News - EU gives conditional approval to Intel acquisition of McAfee

[HEXUS]

Intel can buy McAfee so long as it promises to play nice with other security software companies.

Read more.

[aidanjt]

Kinda agree, but then if AV solutions are incorporated into ucode, then it becomes a hardware solution rather than a software solution, no?

[miniyazz]

Exactly. If McAfee became bundled into the silicon, it's no longer McAfee as we know it.. it would be a totally new beast. And, incidentally, probably good for consumers, although I remain to be convinced by this hardware AV idea - surely with hardware AV, malicious code writers only have to find a single bug in the implementation and they can use it for the lifespan of the chip, given that it's hardware and can't be updated? Or am I just exposing my ignorance at how it might work?!

[aidanjt]

Yeah, information theory doesn't exactly support the notion of a HW AV. How is a CPU to know whether a piece of code is malicious or not? All instructions are equally valid, otherwise they wouldn't have been added, even looking at a handful of instructions in sequence doesn't exactly say "HEY IM A VIRUS YOU PROBABLY SHOULD'NT RUN ME!", without some kind of database to pattern match against. Until there's more details on the methods involved, I'll remain sceptical.

[Bob Crabtree]

Not at all sure what Intel is letting itself in for!

McAfee is probably my fave anti-nasties app but only because I see so many infected PCs come into my lab with McAfee supposedly protecting them - and that earns me money.

I disinfect these PCs (can be a lengthy business), install something that works (most usually Kaspersky Internet Security Suite - different versions of KISS on different Windows OSs) and grab a wad of money from the owners who are grateful to get back machines that now work normally - and better than they did when they bought them (I do a LOT of optimisations, too, of course).

I'm also reminded of this story I wrote a good while back when most of my time was spent on HEXUS.lifestyle:

Digital You or Digital Poo? McAfee's Mangled Museum Metaphors

Bob

[aidanjt]

Digital You or Digital Poo? McAfee's Mangled Museum Metaphors

Well written, Bob, you should author more pieces, there's plenty more to rant about with modern IT, too.

[crossy]

Yeah, information theory doesn't exactly support the notion of a HW AV. How is a CPU to know whether a piece of code is malicious or not? All instructions are equally valid, otherwise they wouldn't have been added, even looking at a handful of instructions in sequence doesn't exactly say "HEY IM A VIRUS YOU PROBABLY SHOULD'NT RUN ME!", without some kind of database to pattern match against. Until there's more details on the methods involved, I'll remain sceptical.

Folks here saying pretty much the same - there's few, if any, viruses that aren't locked to a particular OS and so a Windows HWAV is a bit useless if you're running Ubuntu for example. Or, maybe a HWAV that's targeted at Windows 7 won't be that useful for Windows 8.

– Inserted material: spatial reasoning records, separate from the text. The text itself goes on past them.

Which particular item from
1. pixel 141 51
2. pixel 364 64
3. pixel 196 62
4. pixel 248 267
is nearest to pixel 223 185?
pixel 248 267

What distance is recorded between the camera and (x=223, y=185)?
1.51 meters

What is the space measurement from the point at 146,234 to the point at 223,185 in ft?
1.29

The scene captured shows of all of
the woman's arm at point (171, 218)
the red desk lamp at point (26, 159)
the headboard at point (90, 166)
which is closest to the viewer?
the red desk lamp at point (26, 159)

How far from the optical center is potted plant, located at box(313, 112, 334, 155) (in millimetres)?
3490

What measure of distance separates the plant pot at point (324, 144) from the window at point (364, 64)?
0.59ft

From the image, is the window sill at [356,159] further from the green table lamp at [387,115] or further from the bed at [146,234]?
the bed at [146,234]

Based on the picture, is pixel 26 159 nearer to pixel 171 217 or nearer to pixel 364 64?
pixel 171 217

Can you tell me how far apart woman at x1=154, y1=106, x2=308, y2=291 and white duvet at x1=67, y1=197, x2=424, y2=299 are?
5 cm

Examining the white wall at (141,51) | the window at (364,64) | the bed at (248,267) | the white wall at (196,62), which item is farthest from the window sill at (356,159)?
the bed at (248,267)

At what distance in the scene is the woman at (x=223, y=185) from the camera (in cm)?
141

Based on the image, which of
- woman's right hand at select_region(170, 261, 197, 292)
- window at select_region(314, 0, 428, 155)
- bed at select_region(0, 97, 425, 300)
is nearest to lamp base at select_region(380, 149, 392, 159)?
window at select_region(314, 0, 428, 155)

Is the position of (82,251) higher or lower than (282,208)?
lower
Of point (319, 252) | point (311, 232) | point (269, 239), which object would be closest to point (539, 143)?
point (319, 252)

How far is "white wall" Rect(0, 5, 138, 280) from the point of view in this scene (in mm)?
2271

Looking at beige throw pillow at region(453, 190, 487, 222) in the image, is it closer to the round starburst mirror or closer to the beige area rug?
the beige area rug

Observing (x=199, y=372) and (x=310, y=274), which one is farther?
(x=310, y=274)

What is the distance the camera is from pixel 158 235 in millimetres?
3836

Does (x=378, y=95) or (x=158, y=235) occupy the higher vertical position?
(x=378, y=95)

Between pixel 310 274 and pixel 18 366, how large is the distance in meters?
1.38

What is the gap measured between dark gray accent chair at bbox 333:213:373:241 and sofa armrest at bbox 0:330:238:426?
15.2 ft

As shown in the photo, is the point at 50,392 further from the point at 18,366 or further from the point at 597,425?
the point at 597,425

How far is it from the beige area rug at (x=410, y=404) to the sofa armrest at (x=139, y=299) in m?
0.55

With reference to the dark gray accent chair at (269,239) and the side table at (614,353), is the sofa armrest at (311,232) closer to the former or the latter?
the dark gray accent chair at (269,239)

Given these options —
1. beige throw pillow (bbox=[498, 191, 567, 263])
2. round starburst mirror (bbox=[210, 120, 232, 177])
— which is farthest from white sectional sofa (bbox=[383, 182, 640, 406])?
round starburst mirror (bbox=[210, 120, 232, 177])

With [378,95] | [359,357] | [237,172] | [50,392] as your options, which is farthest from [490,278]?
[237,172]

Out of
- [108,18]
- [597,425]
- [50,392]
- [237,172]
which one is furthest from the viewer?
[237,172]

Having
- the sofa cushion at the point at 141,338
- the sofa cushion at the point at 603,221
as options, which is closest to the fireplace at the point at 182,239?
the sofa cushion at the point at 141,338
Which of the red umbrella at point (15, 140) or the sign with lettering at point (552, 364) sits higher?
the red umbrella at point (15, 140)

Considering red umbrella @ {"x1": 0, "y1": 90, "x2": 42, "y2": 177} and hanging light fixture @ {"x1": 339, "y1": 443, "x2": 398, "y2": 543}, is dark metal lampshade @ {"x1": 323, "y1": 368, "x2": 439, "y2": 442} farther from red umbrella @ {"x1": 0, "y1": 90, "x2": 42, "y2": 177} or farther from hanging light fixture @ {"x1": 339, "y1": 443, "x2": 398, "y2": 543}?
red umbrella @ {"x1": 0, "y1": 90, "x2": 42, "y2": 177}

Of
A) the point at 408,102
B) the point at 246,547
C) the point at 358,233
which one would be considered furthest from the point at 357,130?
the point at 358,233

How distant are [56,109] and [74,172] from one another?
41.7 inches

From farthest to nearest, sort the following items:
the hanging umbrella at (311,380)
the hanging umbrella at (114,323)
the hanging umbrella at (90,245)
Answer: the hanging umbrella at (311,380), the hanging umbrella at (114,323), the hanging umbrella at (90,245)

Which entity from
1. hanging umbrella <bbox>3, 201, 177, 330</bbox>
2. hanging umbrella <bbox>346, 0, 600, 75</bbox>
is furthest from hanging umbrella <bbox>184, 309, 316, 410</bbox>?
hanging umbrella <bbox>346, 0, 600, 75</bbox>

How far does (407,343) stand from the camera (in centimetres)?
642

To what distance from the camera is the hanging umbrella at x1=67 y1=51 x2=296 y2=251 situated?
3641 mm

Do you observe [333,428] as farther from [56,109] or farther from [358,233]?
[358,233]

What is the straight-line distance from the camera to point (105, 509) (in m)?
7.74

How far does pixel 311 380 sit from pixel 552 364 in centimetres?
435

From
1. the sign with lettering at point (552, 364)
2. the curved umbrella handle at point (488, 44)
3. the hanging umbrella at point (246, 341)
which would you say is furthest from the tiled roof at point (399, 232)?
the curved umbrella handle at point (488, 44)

Consensus here is that Intel will do something similar to what VIA did with AES crypto - embed firmware in the chip that offloads some of the cpu load of doing AV from the main cpu, perhaps with extra support in the bridge chips. So your OS-resident AV scanner then just handles the interface,reporting,updating duties and the cpu part handles everything else, leaving more cpu power for you to use to get on with other things.

Personally, if this comes to pass then I'm glad they bought McAfee rather than Norton. The thought of having an embedded NIS engine fills me with dread ... Although I'm cynical enough to think that there's no such article as a "best" AV scanner - merely one that's less crappy for your particular setup. (And yes, I use McAfee at the moment).

I'll be interested to see how this pans out - e.g. if Intel do this what are AMD going to do?

[aidanjt]

And even that wont halt zero-day exploits, as Intel's CTO claimed.